▶ _REQUIRED ACTION_:
Where does the word "burst" appear in the entries below? Copy each line that holds it.
--------
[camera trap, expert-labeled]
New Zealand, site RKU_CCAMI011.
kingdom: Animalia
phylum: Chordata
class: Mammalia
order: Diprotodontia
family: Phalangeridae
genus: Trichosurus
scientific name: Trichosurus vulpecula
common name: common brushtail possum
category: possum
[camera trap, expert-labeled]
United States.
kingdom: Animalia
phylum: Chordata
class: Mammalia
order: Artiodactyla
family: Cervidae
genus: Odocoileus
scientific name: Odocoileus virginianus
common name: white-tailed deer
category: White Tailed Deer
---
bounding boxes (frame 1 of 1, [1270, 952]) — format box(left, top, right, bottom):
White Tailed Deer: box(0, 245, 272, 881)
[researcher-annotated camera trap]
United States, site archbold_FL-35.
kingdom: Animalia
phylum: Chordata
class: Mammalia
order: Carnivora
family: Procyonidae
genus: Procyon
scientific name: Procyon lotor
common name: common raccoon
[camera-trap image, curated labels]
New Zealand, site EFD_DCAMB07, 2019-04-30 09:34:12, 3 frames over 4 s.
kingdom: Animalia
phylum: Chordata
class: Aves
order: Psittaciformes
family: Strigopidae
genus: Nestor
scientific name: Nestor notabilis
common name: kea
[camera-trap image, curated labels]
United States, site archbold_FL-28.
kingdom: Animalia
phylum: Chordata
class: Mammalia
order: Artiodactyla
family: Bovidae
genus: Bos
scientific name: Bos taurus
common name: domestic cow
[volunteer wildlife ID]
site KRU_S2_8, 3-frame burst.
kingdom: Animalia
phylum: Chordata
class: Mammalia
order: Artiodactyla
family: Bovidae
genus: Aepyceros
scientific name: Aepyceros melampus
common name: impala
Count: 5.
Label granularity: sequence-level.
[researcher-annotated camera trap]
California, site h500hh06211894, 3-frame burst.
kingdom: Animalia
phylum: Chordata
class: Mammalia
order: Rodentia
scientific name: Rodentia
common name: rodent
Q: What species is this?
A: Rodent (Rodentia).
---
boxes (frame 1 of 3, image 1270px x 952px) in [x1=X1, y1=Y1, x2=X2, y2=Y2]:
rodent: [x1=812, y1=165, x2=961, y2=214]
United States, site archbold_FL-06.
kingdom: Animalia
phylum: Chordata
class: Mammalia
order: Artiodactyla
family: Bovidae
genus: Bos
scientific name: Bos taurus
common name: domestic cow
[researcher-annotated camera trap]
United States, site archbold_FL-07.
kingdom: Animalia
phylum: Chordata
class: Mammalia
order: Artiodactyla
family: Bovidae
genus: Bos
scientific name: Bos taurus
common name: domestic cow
--------
▶ _REPLY TO THE TASK_:
site KRU_S2_8, 3-frame burst.
California, site h500hh06211894, 3-frame burst.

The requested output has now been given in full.